Page extract:
---
From Casetext: Smarter Legal Research

Schmidt v. Transp. Ind.

United States District Court, District of New Mexico
May 14, 2024
24-cv-360-WJ-JFR (D.N.M. May. 14, 2024)

Opinion

24-cv-360-WJ-JFR

05-14-2024

D. MARIA SCHMIDT, as Personal Representative of the Wrongful Death Estates of CHAD TYLER GUNTER, deceased, and BRAD ANTHONY GUNTER, deceased, ROBERT P. GUNTER, BUNTY GUNTER, VERONICA GUNTER, Individually and as Parent and Next Friend of JOHN DOE 1, a minor, and JOHN DOE 2, a minor, Plaintiffs, v. TRANSPORT INDIANA LLC (d/b/a INDIANA TRANSPORT), MICKEY WALKER, and NEW MEXICO DEPARTMENT OF TRANSPORTATION, Defendants.[1]


MEMORANDUM OPINION AND ORDER GRANTING PLAINTIFFS' MOTION TO REMAND

WILLIAM P. JOHNSON, CHIEF UNITED STATES DISTRICT JUDGE

THIS MATTER comes before the Court upon Plaintiffs' Motion to Remand (Doc. 7). In their filing, Plaintiffs request that the Court return the case to First Judicial District Court, County of Santa Fe, State of New Mexico. Defendant Walker timely opposed the Motion (Doc. 14). Having reviewed the parties' briefings and the applicable law, the Court finds Plaintiffs' Motion is well-taken and, therefore, GRANTS the Motion to Remand.

BACKGROUND

Plaintiffs filed their Complaint (Doc. 1-1) in New Mexico state court on January 30, 2024, alleging various state law claims in a wrongful death suit.

Plaintiffs' Complaint asserts that the “maintenance of Interstate 40 . . . including but not limited to the lack of a barrier and/or guardrail between the interstate and adjacent properties contributed to and/or exacerbated the collision.” Doc. 1-1 at ¶ 22. Plaintiffs further allege that Defendant NMDOT “has a duty to maintain the roads in New Mexico for the safety of the traveling public.” Id. at ¶ 23. Plaintiffs go on to say that “NMDOT maintenance includes a duty to remedy a known dangerous condition on a roadway,” id. at ¶ 24, and that this “particular section of Interstate 40 . . . is heavily trafficked.” Id. at ¶ 25. In essence, Plaintiffs' Complaint alleges: (1) NMDOT “was negligent” in its failure to “maintain” this section of Interstate 40, (2) NMDOT “knew or should have known about the dangerous conditions,” and (3) NMDOT “did not exercise ordinary care in appropriately identifying and addressing a known hazard in order to keep the interstate safe.” Id. at ¶¶ 26-28.

Defendant Walker alleges that NMDOT was fraudulently joined to the lawsuit to defeat diversity jurisdiction (Doc. 1 at 2). Specifically, Defendant Walker avers that NMDOT cannot be sued for “a defect in plan or design of any highway or roadway or the failure to construct or reconstruct any highway or roadway.” Doc. 14 at 2.
---
Data excerpt:
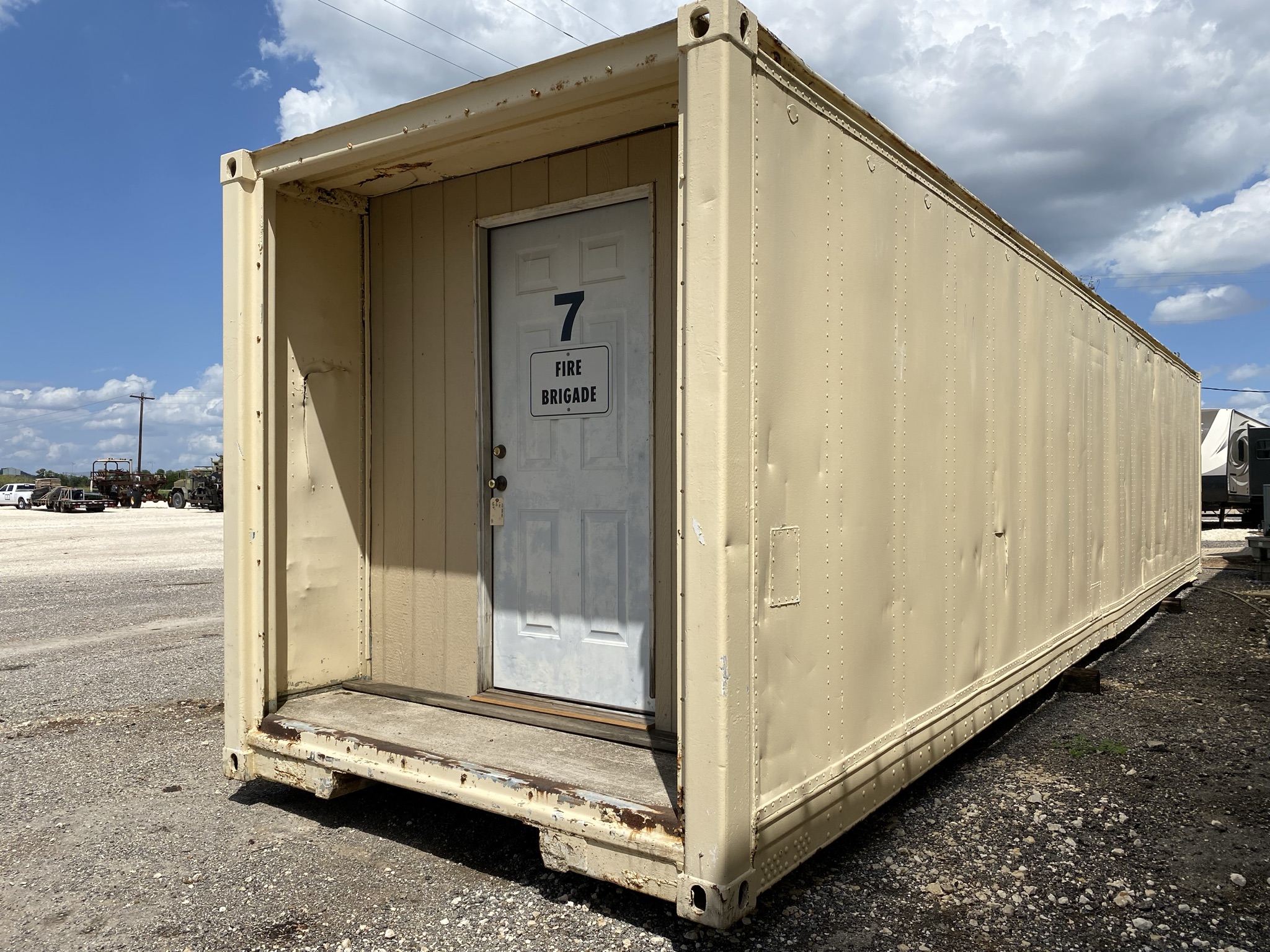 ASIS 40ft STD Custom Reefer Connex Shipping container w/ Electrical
---
What needs to be done: Rewrite the court opinion from "From Casetext: Smarter" to "May. 14, 2024)", replacing "District of New Mexico" with "District of Arizona".

Solution for this problem:
From Casetext: Smarter Legal Research

Schmidt v. Transp. Ind.

United States District Court, District of Arizona
May 14, 2024
24-cv-360-WJ-JFR (D.N.M. May. 14, 2024)